**EXERCISE**
Please put the lines from the line containing "From the shooting" up to and including the last line of the records into a Markdown table with the columns Row and Line. Number each row and leave out blank lines.
--- start ---
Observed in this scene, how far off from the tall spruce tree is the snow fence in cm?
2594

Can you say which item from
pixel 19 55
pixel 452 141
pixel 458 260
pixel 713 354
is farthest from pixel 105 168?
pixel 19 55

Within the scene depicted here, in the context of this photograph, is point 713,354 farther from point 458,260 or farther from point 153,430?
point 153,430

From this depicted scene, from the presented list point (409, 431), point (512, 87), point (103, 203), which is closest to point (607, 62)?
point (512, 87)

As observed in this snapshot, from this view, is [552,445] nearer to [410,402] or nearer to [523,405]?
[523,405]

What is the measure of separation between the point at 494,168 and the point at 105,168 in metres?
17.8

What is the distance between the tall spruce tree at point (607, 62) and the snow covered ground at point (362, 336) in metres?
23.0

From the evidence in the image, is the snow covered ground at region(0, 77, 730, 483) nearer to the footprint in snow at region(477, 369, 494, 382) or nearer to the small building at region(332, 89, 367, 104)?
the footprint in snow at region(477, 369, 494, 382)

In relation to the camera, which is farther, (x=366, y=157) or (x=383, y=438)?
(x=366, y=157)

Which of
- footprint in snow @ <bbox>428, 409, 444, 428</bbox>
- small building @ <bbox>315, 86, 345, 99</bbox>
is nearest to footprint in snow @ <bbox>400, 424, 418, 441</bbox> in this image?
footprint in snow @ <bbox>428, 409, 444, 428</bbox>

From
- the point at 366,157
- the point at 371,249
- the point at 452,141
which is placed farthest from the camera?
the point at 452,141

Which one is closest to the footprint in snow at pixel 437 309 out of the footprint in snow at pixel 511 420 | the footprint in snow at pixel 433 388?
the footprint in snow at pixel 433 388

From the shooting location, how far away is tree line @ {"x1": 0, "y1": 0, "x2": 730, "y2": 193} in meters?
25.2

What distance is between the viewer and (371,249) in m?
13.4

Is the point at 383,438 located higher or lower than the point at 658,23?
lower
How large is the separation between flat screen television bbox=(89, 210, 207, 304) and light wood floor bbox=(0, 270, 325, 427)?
--- end ---
**TASK RESULT**
| Row | Line |
|---|---|
| 1 | From the shooting location, how far away is tree line @ {"x1": 0, "y1": 0, "x2": 730, "y2": 193} in meters? |
| 2 | 25.2 |
| 3 | What distance is between the viewer and (371,249) in m? |
| 4 | 13.4 |
| 5 | Is the point at 383,438 located higher or lower than the point at 658,23? |
| 6 | lower |
| 7 | How large is the separation between flat screen television bbox=(89, 210, 207, 304) and light wood floor bbox=(0, 270, 325, 427)? |